Usulan penghentian CPNS menjadi perhatian karena menyangkut sistem rekrutmen ASN yang selama ini dilakukan secara terbuka dan kompetitif.

Banyak pihak menilai langkah tersebut dapat mempercepat penyelesaian masalah PPPK yang telah lama menunggu kepastian karier.

Di sisi lain, terdapat kekhawatiran bahwa penghentian CPNS dapat mengurangi peluang masyarakat umum untuk menjadi ASN melalui jalur seleksi terbuka.

Selain itu, rekrutmen CPNS selama ini juga berfungsi sebagai mekanisme regenerasi pegawai negeri untuk memenuhi kebutuhan sumber daya manusia di berbagai instansi pemerintah.

Karena itu, usulan APKASI memunculkan perdebatan mengenai keseimbangan antara penyelesaian persoalan PPPK dan kebutuhan regenerasi ASN nasional.

Apabila usulan tersebut diterapkan, pemerintah berpotensi lebih fokus menyelesaikan penataan tenaga PPPK yang saat ini jumlahnya terus bertambah.

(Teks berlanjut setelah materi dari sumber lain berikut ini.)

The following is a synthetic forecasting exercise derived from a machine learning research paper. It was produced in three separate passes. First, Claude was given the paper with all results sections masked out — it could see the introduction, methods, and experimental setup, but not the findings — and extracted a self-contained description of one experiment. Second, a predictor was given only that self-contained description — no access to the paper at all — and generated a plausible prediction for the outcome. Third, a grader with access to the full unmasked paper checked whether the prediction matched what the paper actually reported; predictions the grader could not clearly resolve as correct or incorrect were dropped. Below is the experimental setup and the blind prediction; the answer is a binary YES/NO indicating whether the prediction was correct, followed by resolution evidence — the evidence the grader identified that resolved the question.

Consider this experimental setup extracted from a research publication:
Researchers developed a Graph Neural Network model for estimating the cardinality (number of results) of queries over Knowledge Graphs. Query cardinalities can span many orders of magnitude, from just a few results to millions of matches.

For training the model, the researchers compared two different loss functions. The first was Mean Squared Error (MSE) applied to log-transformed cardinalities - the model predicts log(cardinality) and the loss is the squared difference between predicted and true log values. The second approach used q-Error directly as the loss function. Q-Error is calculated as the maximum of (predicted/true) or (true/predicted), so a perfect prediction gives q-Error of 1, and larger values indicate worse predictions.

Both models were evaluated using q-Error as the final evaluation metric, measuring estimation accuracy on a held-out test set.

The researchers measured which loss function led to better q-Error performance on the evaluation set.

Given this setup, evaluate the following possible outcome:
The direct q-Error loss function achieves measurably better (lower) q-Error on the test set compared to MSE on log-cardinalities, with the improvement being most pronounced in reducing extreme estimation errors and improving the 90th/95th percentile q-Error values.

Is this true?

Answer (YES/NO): NO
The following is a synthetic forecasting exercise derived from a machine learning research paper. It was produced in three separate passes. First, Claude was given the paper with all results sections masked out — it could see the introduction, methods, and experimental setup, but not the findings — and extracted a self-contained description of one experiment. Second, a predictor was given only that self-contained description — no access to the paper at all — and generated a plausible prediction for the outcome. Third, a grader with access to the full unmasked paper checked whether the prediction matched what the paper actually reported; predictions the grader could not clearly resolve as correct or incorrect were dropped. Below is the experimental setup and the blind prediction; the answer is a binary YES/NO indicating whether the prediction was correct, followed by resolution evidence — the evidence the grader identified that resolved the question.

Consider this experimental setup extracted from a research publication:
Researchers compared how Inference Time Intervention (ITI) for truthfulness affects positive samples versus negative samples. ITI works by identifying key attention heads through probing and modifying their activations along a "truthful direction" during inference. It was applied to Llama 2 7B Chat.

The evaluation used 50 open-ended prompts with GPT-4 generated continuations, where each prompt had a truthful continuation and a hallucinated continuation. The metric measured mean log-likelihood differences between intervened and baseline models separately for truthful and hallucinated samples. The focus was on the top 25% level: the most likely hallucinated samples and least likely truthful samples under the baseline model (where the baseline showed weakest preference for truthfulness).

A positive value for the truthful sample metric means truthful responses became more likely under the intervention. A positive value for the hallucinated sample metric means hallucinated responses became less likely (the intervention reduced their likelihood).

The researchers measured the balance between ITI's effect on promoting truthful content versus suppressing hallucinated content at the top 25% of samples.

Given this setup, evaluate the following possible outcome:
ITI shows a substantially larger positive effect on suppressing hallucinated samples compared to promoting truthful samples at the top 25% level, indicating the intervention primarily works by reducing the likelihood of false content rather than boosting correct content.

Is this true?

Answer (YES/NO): NO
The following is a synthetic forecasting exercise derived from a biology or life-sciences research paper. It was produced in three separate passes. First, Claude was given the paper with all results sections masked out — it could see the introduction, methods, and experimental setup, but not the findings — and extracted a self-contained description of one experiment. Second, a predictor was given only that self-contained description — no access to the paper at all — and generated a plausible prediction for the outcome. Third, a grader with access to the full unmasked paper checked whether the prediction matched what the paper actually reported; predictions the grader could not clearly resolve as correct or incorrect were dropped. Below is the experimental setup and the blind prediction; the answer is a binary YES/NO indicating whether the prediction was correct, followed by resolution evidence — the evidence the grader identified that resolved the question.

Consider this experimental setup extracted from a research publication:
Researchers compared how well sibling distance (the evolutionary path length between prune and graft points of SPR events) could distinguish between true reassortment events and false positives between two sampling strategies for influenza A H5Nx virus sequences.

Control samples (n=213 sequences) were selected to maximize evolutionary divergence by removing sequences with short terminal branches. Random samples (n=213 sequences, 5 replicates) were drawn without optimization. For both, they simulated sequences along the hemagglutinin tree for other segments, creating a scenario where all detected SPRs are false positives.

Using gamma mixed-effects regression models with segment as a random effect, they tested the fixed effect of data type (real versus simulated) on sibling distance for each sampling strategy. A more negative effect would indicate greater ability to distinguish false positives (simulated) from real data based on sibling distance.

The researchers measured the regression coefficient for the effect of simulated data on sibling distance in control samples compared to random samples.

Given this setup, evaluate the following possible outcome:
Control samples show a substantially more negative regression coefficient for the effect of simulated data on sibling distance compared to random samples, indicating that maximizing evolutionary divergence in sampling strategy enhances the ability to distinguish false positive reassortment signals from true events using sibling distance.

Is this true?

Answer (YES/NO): YES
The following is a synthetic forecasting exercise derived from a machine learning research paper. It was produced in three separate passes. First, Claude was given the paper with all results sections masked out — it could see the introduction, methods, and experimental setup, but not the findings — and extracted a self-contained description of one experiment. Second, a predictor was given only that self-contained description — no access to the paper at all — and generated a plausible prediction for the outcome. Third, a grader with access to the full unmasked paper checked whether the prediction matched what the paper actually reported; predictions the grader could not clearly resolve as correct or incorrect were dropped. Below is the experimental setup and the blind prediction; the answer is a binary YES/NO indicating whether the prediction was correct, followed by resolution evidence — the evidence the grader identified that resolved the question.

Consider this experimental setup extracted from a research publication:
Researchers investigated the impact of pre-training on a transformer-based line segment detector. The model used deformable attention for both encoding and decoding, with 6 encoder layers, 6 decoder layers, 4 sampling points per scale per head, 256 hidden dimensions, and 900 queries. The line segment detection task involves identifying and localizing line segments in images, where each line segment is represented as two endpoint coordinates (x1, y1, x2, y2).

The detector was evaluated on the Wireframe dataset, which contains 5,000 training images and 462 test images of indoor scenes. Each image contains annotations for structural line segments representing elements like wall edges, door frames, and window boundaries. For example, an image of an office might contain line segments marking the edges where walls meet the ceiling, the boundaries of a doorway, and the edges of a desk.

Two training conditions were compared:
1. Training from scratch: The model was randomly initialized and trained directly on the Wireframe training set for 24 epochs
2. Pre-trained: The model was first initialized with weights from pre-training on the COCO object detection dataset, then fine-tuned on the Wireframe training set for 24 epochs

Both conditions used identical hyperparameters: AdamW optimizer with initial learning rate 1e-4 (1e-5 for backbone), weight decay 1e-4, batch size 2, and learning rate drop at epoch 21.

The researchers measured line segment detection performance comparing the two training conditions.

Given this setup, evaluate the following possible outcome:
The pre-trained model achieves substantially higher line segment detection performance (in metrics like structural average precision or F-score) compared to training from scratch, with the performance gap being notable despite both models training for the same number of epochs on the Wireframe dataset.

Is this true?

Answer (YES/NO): YES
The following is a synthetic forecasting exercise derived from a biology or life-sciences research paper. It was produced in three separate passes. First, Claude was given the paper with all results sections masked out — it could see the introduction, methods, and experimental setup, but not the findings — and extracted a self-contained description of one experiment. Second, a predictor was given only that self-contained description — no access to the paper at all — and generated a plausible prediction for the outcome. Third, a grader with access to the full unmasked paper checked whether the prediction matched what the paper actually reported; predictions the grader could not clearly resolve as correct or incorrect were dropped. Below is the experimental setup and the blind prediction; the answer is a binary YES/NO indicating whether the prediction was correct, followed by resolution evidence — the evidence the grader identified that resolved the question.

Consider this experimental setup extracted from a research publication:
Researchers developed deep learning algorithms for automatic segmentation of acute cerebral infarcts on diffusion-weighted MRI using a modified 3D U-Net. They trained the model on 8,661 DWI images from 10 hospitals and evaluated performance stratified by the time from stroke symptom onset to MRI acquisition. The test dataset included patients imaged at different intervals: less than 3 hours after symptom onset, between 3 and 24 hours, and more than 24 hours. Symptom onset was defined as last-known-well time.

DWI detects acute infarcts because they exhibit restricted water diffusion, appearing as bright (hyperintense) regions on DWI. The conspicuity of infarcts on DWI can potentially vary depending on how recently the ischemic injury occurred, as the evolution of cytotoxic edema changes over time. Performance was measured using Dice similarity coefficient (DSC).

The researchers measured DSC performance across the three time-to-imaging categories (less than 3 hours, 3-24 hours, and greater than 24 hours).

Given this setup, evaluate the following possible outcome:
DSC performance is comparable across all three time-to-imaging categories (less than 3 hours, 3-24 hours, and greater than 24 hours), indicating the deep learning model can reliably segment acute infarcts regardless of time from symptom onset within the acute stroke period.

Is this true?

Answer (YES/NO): NO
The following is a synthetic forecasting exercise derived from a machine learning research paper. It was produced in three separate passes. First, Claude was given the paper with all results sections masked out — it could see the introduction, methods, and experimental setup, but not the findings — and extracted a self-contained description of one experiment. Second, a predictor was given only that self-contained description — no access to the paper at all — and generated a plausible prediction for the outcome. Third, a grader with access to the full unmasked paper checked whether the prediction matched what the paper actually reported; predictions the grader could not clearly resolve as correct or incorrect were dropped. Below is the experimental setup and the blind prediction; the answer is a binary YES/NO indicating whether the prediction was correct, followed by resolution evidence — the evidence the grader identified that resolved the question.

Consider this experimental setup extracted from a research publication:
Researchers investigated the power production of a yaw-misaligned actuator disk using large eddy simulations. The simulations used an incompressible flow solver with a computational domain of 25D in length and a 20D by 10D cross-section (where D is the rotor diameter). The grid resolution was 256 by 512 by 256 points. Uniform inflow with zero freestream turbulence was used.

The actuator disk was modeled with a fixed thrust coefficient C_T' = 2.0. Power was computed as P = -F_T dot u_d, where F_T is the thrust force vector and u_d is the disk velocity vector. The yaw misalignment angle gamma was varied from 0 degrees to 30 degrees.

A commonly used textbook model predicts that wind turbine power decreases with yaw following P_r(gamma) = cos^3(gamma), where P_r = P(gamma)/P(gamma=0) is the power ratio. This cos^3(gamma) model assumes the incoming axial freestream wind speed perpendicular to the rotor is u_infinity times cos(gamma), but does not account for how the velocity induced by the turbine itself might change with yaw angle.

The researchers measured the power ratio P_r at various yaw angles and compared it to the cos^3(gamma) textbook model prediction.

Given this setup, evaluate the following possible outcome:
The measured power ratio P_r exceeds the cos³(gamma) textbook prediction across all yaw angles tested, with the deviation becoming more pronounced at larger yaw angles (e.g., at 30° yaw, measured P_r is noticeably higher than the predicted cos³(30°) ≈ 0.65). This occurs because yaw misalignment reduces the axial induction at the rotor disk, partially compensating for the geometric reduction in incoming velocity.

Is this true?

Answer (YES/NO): YES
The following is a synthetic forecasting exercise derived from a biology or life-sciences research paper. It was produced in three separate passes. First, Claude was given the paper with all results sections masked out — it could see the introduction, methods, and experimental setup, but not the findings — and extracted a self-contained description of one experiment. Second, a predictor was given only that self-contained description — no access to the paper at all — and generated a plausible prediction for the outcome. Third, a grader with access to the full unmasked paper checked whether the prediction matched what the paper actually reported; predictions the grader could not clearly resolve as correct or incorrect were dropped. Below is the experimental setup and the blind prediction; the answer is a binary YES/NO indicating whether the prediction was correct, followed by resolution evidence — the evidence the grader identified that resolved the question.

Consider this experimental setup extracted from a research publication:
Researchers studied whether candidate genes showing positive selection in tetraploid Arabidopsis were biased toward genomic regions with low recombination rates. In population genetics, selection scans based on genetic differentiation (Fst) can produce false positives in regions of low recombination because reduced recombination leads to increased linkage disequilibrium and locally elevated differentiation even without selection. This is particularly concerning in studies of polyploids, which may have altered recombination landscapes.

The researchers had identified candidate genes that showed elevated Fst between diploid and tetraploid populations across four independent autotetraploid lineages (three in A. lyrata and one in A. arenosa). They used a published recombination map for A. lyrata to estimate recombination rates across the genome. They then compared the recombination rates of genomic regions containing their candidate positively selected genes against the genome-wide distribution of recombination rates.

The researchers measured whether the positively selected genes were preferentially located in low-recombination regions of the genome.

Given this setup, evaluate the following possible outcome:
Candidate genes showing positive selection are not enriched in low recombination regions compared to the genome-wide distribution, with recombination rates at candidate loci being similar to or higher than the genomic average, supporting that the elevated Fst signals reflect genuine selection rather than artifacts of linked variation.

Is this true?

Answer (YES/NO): YES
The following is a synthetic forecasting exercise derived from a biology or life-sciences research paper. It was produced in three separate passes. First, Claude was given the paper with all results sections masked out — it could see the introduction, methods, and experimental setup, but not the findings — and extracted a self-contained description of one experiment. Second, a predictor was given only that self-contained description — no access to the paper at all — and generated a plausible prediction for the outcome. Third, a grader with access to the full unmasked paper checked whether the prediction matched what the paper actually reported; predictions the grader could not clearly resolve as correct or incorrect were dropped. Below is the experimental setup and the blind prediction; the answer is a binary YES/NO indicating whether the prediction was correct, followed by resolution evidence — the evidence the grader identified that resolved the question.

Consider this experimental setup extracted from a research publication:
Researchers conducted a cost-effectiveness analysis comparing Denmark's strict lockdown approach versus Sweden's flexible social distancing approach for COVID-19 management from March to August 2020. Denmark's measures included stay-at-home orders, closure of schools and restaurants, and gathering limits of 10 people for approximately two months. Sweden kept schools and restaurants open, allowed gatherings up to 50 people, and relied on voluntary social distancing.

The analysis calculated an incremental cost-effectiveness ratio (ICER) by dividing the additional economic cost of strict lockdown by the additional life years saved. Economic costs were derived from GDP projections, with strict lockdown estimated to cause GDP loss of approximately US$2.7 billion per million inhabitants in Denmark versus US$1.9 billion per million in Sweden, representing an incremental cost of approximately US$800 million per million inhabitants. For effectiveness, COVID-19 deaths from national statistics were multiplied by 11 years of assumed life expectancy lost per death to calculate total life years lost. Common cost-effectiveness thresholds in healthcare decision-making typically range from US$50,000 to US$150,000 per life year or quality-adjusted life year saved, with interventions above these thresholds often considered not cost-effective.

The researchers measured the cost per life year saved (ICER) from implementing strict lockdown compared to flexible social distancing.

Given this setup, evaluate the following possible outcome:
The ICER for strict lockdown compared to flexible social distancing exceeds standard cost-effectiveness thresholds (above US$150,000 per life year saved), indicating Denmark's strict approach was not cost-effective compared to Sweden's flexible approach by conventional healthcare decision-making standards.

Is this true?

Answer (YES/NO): NO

Namun hingga saat ini, belum ada kebijakan resmi yang menyatakan bahwa rekrutmen CPNS akan dihentikan atau PPPK dapat otomatis menjadi PNS.

Sebaliknya, BKN menegaskan bahwa setiap PPPK yang ingin menjadi PNS tetap wajib mengikuti seluruh tahapan seleksi sebagaimana pelamar umum.

Berdasarkan ketentuan yang berlaku, PPPK harus melewati:

  • Seleksi administrasi.
  • Seleksi Kompetensi Dasar (SKD).
  • Seleksi Kompetensi Bidang (SKB).

Artinya, status PPPK saat ini tidak memberikan jalur otomatis untuk menjadi PNS.

Berikut poin penting yang perlu dipahami masyarakat:

  • APKASI mengusulkan penghentian sementara rekrutmen CPNS.
  • Usulan tersebut bertujuan mempercepat penyelesaian status PPPK.
  • PPPK muda dianggap memiliki peluang untuk diprioritaskan dalam penataan ASN.
  • BKN menegaskan PPPK tidak bisa otomatis menjadi PNS.
  • PPPK tetap wajib mengikuti seleksi terbuka sesuai aturan yang berlaku.
  • Ketentuan tersebut mengacu pada Undang-Undang ASN dan Surat Edaran BKN Nomor 14 Tahun 2024.

Hingga saat ini, usulan APKASI masih sebatas wacana dan belum menjadi kebijakan resmi pemerintah. Karena itu, masyarakat yang ingin menjadi ASN tetap perlu mengikuti perkembangan informasi resmi terkait rekrutmen CPNS maupun PPPK pada tahun-tahun mendatang.